*Written problem*
Rewrite every line of the listing below as a JSON list of strings, with one string per line and blank lines omitted.

*Source listing*

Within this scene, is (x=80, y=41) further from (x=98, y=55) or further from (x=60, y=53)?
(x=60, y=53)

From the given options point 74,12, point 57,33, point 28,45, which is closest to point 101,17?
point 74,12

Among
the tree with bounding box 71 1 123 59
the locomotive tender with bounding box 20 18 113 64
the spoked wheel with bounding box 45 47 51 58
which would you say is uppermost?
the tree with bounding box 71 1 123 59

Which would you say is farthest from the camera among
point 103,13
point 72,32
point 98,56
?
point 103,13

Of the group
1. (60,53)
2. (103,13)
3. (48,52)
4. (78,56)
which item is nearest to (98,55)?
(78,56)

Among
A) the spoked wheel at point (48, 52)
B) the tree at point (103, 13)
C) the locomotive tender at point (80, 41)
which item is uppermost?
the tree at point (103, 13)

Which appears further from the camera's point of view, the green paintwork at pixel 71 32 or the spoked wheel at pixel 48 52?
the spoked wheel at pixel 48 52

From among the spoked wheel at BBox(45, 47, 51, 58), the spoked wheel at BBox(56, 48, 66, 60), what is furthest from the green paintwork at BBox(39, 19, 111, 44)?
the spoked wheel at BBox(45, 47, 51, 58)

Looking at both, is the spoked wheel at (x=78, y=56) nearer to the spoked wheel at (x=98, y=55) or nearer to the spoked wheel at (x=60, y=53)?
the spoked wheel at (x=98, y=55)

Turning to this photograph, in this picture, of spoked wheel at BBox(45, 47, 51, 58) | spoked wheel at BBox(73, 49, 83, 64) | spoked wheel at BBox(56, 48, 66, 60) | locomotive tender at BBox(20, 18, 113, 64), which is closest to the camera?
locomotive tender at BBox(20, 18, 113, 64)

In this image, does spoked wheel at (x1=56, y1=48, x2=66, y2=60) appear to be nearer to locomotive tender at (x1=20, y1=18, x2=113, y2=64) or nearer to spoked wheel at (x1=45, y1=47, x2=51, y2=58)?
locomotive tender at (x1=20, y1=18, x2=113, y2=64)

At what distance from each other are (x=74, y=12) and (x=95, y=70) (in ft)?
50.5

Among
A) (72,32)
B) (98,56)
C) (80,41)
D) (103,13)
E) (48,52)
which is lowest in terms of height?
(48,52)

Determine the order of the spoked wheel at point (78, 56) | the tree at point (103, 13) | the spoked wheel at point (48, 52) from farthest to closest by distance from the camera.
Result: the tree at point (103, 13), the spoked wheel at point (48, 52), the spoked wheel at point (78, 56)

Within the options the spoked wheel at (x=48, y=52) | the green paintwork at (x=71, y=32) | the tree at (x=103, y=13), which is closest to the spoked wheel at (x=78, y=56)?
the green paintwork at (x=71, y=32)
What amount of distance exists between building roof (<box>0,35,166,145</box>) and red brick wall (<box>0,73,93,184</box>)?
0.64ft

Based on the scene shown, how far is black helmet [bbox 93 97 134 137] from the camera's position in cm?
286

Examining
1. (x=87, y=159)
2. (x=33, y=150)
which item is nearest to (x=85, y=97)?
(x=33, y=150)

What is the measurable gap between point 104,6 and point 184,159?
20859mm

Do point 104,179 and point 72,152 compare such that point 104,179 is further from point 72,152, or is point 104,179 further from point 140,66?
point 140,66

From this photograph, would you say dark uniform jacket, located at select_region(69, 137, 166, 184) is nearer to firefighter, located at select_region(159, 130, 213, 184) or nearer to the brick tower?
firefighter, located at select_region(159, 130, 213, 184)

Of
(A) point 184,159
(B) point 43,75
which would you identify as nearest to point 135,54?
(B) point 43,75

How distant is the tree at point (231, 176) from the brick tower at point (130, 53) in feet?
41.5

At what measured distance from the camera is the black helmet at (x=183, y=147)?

*Answer to the problem*
[
  "Within this scene, is (x=80, y=41) further from (x=98, y=55) or further from (x=60, y=53)?",
  "(x=60, y=53)",
  "From the given options point 74,12, point 57,33, point 28,45, which is closest to point 101,17?",
  "point 74,12",
  "Among",
  "the tree with bounding box 71 1 123 59",
  "the locomotive tender with bounding box 20 18 113 64",
  "the spoked wheel with bounding box 45 47 51 58",
  "which would you say is uppermost?",
  "the tree with bounding box 71 1 123 59",
  "Which would you say is farthest from the camera among",
  "point 103,13",
  "point 72,32",
  "point 98,56",
  "?",
  "point 103,13",
  "Of the group",
  "1. (60,53)",
  "2. (103,13)",
  "3. (48,52)",
  "4. (78,56)",
  "which item is nearest to (98,55)?",
  "(78,56)",
  "Among",
  "A) the spoked wheel at point (48, 52)",
  "B) the tree at point (103, 13)",
  "C) the locomotive tender at point (80, 41)",
  "which item is uppermost?",
  "the tree at point (103, 13)",
  "Which appears further from the camera's point of view, the green paintwork at pixel 71 32 or the spoked wheel at pixel 48 52?",
  "the spoked wheel at pixel 48 52",
  "From among the spoked wheel at BBox(45, 47, 51, 58), the spoked wheel at BBox(56, 48, 66, 60), what is furthest from the green paintwork at BBox(39, 19, 111, 44)?",
  "the spoked wheel at BBox(45, 47, 51, 58)",
  "Looking at both, is the spoked wheel at (x=78, y=56) nearer to the spoked wheel at (x=98, y=55) or nearer to the spoked wheel at (x=60, y=53)?",
  "the spoked wheel at (x=98, y=55)",
  "Turning to this photograph, in this picture, of spoked wheel at BBox(45, 47, 51, 58) | spoked wheel at BBox(73, 49, 83, 64) | spoked wheel at BBox(56, 48, 66, 60) | locomotive tender at BBox(20, 18, 113, 64), which is closest to the camera?",
  "locomotive tender at BBox(20, 18, 113, 64)",
  "In this image, does spoked wheel at (x1=56, y1=48, x2=66, y2=60) appear to be nearer to locomotive tender at (x1=20, y1=18, x2=113, y2=64) or nearer to spoked wheel at (x1=45, y1=47, x2=51, y2=58)?",
  "locomotive tender at (x1=20, y1=18, x2=113, y2=64)",
  "At what distance from each other are (x=74, y=12) and (x=95, y=70) (in ft)?",
  "50.5",
  "Among",
  "A) (72,32)",
  "B) (98,56)",
  "C) (80,41)",
  "D) (103,13)",
  "E) (48,52)",
  "which is lowest in terms of height?",
  "(48,52)",
  "Determine the order of the spoked wheel at point (78, 56) | the tree at point (103, 13) | the spoked wheel at point (48, 52) from farthest to closest by distance from the camera.",
  "Result: the tree at point (103, 13), the spoked wheel at point (48, 52), the spoked wheel at point (78, 56)",
  "Within the options the spoked wheel at (x=48, y=52) | the green paintwork at (x=71, y=32) | the tree at (x=103, y=13), which is closest to the spoked wheel at (x=78, y=56)?",
  "the green paintwork at (x=71, y=32)",
  "What amount of distance exists between building roof (<box>0,35,166,145</box>) and red brick wall (<box>0,73,93,184</box>)?",
  "0.64ft",
  "Based on the scene shown, how far is black helmet [bbox 93 97 134 137] from the camera's position in cm?",
  "286",
  "Examining",
  "1. (x=87, y=159)",
  "2. (x=33, y=150)",
  "which item is nearest to (x=85, y=97)?",
  "(x=33, y=150)",
  "What is the measurable gap between point 104,6 and point 184,159?",
  "20859mm",
  "Do point 104,179 and point 72,152 compare such that point 104,179 is further from point 72,152, or is point 104,179 further from point 140,66?",
  "point 140,66",
  "From this photograph, would you say dark uniform jacket, located at select_region(69, 137, 166, 184) is nearer to firefighter, located at select_region(159, 130, 213, 184) or nearer to the brick tower?",
  "firefighter, located at select_region(159, 130, 213, 184)",
  "Of",
  "(A) point 184,159",
  "(B) point 43,75",
  "which would you identify as nearest to point 135,54?",
  "(B) point 43,75",
  "How distant is the tree at point (231, 176) from the brick tower at point (130, 53) in feet?",
  "41.5",
  "At what measured distance from the camera is the black helmet at (x=183, y=147)?"
]